第7話 公園ねこ

ぶちおに連れられ、30分ほど歩いただろうか。


そこは広々とした美しい公園だった。

木々が森のように集まり、風が吹くと優しいざわめきに包まれる。花壇や噴水があり、散歩道、テニス場、遊具と、町に住む人々が癒しを求めてくる場所だった。


ぶちおは公園の端で日向ぼっこしている若い薄茶の猫を見つけ声をかけると、その猫は走って行って、まもなくきれいなメスのミケ猫を連れて来た。


ぶちおとミケ猫は何やら小声で話し、ミケ猫はチラチラとキロを見た。


「そうね、まだ若いし、汚れているけど毛並みはきれいだわ。飼い猫の面影が十分にある。うちで預かりましょう。」


ミケ猫はそう言った。


「はい…よろしくお願いします。」


自分がどうなるのかよく分からないまま、とりあえず、キロはそう言った。


ぶちおは、それを聞くとすぐに引き返そうとしたので、キロはあわてて声をかけた。


「あの、ぶちおさん、ありがとうございました。

町猫さんたちも皆お元気で。」


ぶちおは振り向いて言った。


「町猫の心配は要らない。俺たちは俺たちで、ひどい暮らしに見えても、結構楽しくやってる。


お前はお前の道を探すんだ。

うまくいくよう祈っている。」


そう言って立ち去ってしまった。


「キロ。公園で暮らすにあたり、説明することがあります。」


ミケ猫はキロを見て言った。


「はい。」


「公園の出入りは自由ですが、猫にはそれぞれ縄張りがあります。公園の外での安全は保証しません。

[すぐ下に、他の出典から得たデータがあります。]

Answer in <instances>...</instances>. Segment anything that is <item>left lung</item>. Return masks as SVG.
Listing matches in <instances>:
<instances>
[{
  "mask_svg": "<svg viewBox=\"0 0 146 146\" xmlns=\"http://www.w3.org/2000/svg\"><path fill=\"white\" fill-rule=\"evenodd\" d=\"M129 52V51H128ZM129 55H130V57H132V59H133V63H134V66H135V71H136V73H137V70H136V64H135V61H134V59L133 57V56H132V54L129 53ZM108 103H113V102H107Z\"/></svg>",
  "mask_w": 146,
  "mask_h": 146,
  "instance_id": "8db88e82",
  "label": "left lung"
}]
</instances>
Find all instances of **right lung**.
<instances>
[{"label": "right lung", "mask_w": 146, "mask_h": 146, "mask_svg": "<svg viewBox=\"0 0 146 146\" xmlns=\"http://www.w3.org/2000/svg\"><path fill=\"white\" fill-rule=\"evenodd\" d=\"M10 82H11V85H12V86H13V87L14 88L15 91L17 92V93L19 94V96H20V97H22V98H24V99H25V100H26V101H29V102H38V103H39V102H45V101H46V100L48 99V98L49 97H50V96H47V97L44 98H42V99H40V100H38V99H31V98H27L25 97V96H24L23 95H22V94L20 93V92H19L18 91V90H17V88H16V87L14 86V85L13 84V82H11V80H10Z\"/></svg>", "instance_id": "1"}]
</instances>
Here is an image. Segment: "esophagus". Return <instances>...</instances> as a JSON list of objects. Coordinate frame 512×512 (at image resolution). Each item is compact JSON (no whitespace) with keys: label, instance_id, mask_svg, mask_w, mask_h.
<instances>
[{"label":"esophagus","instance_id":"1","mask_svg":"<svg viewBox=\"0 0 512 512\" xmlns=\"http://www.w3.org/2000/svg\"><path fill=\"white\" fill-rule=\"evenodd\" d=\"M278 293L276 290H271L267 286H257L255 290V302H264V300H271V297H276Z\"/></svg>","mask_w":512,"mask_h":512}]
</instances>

食事は夜の九時から十一時の間に、正門と裏門に餌やりの人たちが持ってきてくれます。あなたは新入りなので、裏門で食べてください。


その人達は新しい猫を見つけると、捕まえて病院へ連れて行くことがあります。飼い猫になるために必要な処置を施してくれるのです。


そのあと、公園に戻されることもあれば、新しい飼い主の元へ運ばれ帰ってこないこともあります。

飼い猫に戻りたければ、抵抗しないように。


ここは病気になったり年をとれば住めない場所です。なるべく早く出会いがあるように、全てを起こるがままに委ねること。


公園内は自由に過ごしてかまいません。

何かあったら、他の猫に聞くか、サーシャを呼んでと言いなさい。それが私の名前です。」


それだけ言うとサーシャは悠然とした足取りで立ち去っていった。


後には、サーシャを連れてきた薄茶の猫とキロが残された。


「あの、ぼくキロって言います。よろしく。

君も公園で暮らしてるの?」


「ぼくはニンニだ。もう一年もここにいるよ。

ここは悪くない場所だ。だけど、あーあ、早く新しい飼い主と巡り会いたいよ。ぼくは家の中でノンビリ寝て暮らすのが好きなんだ。」


「君はどうして飼い猫じゃなくなったの?」


「捨てられたのさ。」


「えっ。」


「猫にはよくあることだ。だからぼくは前の飼い主なんかより、うんとお金持ちで優しい飼い主と巡り合うんだ。」


ニンニはそう言ってニッコリ笑った。